Assemblée nationale (17ème législ.) : 3, 291 et T.A. 3

Sénat : 32 (2024-2025)

LES PRINCIPALES OBSERVATIONS
DU RAPPORTEUR SPÉCIAL

1. L'année 2023 de la défense a été marquée par de très fortes tensions internationales (dans le contexte notamment de la guerre en Ukraine et du conflit israélo-palestinien), par une réorganisation stratégique et une préparation progressive des forces française à d'éventuels combats de haute intensité (reconfiguration du dispositif militaire en Afrique, exercice ORION, déploiements sur le flanc oriental de l'Europe au sein de l'OTAN1(*)) et un soutien à l'Ukraine (livraison d'armes, formations).

2. La mission « Défense » voit son budget inscrit dans un cadre pluriannuel défini par des lois de programmation militaire (LPM). L'exercice 2023 constituait de ce point de vue la dernière année d'exécution de la LPM pour les années 2019 à 20252(*), mais s'intègre également dans celle qui la remplace - plus tôt que prévu en raison des bouleversement géostratégiques engendrés par l'invasion de l'Ukraine par la Russie -, la LPM pour les années 2024 à 20303(*).

3. La loi de finances initiale pour 2023 avait prévu l'ouverture de 62,0 milliards d'euros en autorisations d'engagement (AE) et de 53,1 milliards d'euros en crédits de paiement (CP), en hausse respective de 4,1 % et 7,2 % par rapport à la loi de finances initiale pour 2022.

4. En exécution 2023, les crédits consommés se sont finalement élevés à 61,2 milliards d'euros en AE et 54,8 milliards d'euros en CP. Les AE ont été exécutées légèrement en-dessous de la prévision (- 1,4 %), de façon comparable à 2022 (- 0,2 %), tandis que les CP ont été sur-exécutés, à hauteur de 3,2 % (contre 4,4 % en 2022). Hors contribution au CAS « Pensions »4(*), l'exécution s'élève à 45,9 milliards d'euros en CP et apparait ainsi conforme - et même supérieure - à la trajectoire inscrite dans la LPM 2019-2025 (44 milliards d'euros).

Entrées du jeu de données
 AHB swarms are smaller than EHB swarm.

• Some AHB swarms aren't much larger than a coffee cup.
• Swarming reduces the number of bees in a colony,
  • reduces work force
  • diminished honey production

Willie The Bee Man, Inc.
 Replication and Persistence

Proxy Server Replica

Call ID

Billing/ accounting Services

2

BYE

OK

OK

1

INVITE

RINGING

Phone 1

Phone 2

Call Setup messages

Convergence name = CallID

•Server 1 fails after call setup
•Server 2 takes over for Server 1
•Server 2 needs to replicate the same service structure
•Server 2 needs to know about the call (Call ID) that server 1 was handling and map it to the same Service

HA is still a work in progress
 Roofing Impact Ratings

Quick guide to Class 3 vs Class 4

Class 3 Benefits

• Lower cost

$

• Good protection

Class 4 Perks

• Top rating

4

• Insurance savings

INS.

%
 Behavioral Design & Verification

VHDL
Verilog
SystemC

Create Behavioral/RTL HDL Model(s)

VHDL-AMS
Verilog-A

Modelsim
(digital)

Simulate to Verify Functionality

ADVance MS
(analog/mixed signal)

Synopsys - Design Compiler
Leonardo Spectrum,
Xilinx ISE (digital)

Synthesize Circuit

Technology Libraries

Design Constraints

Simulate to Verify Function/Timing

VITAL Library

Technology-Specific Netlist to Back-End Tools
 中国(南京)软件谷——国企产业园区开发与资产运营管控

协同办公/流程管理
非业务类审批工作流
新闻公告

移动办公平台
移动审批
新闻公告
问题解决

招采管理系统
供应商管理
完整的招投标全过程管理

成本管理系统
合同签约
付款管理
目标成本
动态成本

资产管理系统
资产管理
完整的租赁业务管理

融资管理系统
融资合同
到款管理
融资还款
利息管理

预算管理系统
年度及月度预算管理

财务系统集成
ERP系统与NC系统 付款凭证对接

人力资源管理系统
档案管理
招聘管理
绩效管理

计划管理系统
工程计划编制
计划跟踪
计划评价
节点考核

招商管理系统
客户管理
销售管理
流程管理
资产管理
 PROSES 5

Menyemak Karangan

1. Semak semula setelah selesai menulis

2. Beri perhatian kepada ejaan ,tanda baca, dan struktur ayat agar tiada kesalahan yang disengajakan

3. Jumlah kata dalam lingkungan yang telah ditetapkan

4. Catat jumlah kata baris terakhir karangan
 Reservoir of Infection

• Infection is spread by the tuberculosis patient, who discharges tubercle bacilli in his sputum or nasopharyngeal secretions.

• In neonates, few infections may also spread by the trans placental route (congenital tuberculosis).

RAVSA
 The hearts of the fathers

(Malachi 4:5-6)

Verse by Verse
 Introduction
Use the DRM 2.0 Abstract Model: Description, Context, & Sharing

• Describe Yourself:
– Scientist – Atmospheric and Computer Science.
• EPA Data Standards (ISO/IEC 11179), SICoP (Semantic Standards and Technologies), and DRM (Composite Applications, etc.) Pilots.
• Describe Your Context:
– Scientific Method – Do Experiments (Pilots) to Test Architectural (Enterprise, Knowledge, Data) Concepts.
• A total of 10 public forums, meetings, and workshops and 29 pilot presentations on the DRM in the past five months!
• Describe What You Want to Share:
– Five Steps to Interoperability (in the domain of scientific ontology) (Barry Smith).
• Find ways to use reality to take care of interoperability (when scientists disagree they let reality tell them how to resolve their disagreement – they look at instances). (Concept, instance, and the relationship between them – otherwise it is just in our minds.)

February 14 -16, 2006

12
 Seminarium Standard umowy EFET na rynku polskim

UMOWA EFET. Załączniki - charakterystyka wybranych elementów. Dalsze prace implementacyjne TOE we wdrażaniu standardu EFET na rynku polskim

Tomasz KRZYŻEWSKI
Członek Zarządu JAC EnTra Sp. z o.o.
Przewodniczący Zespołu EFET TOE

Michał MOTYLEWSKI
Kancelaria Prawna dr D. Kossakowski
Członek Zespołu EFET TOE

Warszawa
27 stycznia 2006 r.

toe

• **SÉRIE D'EXERCICES**
**A.** Selon l'extrait, quel montant de crédits de paiement la loi de finances initiale pour 2023 prévoyait-elle d'ouvrir ?
**B.** Prolongez l'extrait consacré au budget de la défense à partir de sa dernière phrase.
Ces lignes n'ont aucun lien avec l'extrait.

• **CORRIGÉ DES EXERCICES**
**A.** 53,1 milliards d'euros.

**B.**
5. Le schéma d'emplois du ministère, qui prévoyait une hausse ambitieuse des effectifs, a été sous-exécuté à hauteur de 4 062 ETP, pour s'établir à - 2 515 ETP. Ce constat, qui s'inscrit dans un contexte de tensions sur le recrutement des sous-officiers et militaires du rang, est d'autant plus paradoxal que 2023 a marqué un niveau élevé de recrutements (27 164 entrées).

6. L'exercice 2023 se caractérise par une forte hausse - regrettable - des reports de charge, qui s'élèvent à 6,09 milliards d'euros, soit un niveau très supérieur à la cible initialement fixée en LPM pour les années 2019 à 2025, le niveau de la cible ayant été relevé par décision de la Première ministre de l'époque5(*).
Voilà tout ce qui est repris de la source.